CenturyLink (NYSE: CTL) and its predecessor, Qwest, have invested about $72 million in network upgrades in the Denver area during the past five years, Russell said. While some of that money has gone to fiber upgrades, CenturyLink thinks the copper lines telephone companies have relied on for generations still will have a place.
“The market isn’t saying everything has to be fiber-based. … (Customers) are saying my needs are complicated, and what can you offer,” Russell said.
That’s particularly true for small or medium-sized businesses whose needs include VoIP, a fast and reliable Internet connection and access to offsite servers.
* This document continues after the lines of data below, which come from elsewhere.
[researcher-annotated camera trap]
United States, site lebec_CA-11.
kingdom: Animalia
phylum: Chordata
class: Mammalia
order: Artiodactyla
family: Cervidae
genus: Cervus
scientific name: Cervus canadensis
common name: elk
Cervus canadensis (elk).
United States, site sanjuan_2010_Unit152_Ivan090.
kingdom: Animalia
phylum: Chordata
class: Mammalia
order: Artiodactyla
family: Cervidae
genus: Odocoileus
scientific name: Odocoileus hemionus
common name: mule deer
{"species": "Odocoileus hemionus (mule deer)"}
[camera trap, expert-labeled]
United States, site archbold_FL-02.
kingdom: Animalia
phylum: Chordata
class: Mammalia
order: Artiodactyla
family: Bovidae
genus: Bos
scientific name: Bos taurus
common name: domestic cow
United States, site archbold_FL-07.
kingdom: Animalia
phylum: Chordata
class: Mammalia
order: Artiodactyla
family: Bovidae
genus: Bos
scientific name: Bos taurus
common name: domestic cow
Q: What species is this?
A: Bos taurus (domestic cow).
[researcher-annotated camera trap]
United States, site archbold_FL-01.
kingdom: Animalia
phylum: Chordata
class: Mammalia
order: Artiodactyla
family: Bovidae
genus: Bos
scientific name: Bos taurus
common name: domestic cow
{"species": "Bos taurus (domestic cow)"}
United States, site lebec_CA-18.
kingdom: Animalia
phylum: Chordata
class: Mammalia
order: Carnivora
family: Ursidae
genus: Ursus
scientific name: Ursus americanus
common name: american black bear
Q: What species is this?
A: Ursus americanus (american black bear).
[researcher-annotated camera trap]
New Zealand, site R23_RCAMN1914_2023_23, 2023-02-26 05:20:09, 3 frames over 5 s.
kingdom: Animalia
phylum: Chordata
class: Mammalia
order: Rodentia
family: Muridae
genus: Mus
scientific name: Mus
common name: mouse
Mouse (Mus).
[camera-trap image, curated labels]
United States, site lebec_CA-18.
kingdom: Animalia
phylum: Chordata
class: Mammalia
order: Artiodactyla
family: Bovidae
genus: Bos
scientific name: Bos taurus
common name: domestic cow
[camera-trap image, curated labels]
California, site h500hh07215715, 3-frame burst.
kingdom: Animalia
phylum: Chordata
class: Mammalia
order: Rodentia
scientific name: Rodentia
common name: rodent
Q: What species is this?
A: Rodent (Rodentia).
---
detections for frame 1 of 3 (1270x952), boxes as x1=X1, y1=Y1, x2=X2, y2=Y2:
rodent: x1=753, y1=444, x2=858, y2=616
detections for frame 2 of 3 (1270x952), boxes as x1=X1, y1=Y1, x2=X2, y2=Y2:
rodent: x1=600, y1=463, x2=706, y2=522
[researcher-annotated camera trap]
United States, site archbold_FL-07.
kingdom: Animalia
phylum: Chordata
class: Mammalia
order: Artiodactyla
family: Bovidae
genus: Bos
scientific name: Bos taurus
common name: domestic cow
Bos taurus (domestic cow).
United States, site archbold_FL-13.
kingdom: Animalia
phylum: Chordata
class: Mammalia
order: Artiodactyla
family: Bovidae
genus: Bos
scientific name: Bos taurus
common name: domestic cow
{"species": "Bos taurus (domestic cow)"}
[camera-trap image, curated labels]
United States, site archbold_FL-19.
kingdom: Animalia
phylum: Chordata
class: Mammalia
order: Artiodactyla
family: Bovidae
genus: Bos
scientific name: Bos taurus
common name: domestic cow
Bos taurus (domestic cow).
Picking services a la carte remains one of the most popular options, Russell said.
The day is close when most businesses will outgrow the T1 and DSL lines they’ve relied on, Forethought.net’s CEO Jawaid Bazyar said.
An example can be seen in the health-care industry. The growth of electronic medical records systems and the need to transmit high-resolution images have caused hospitals and small medical practices to upgrade their networks, Bazyar said.
More bandwidth also will be needed for small businesses that want to take advantage of the cloud. The emergence of cloud-based apps such as Salesforce.com is allowing companies to cut their IT budgets and shift more services offsite. Faster connections are required to benefit from what’s available.
It won’t be long before even the smallest businesses have to make access to bandwidth a priority when setting budgets or finding a location.
“It’s mission critical,” Bazyar said. “It’s just as important as getting power.”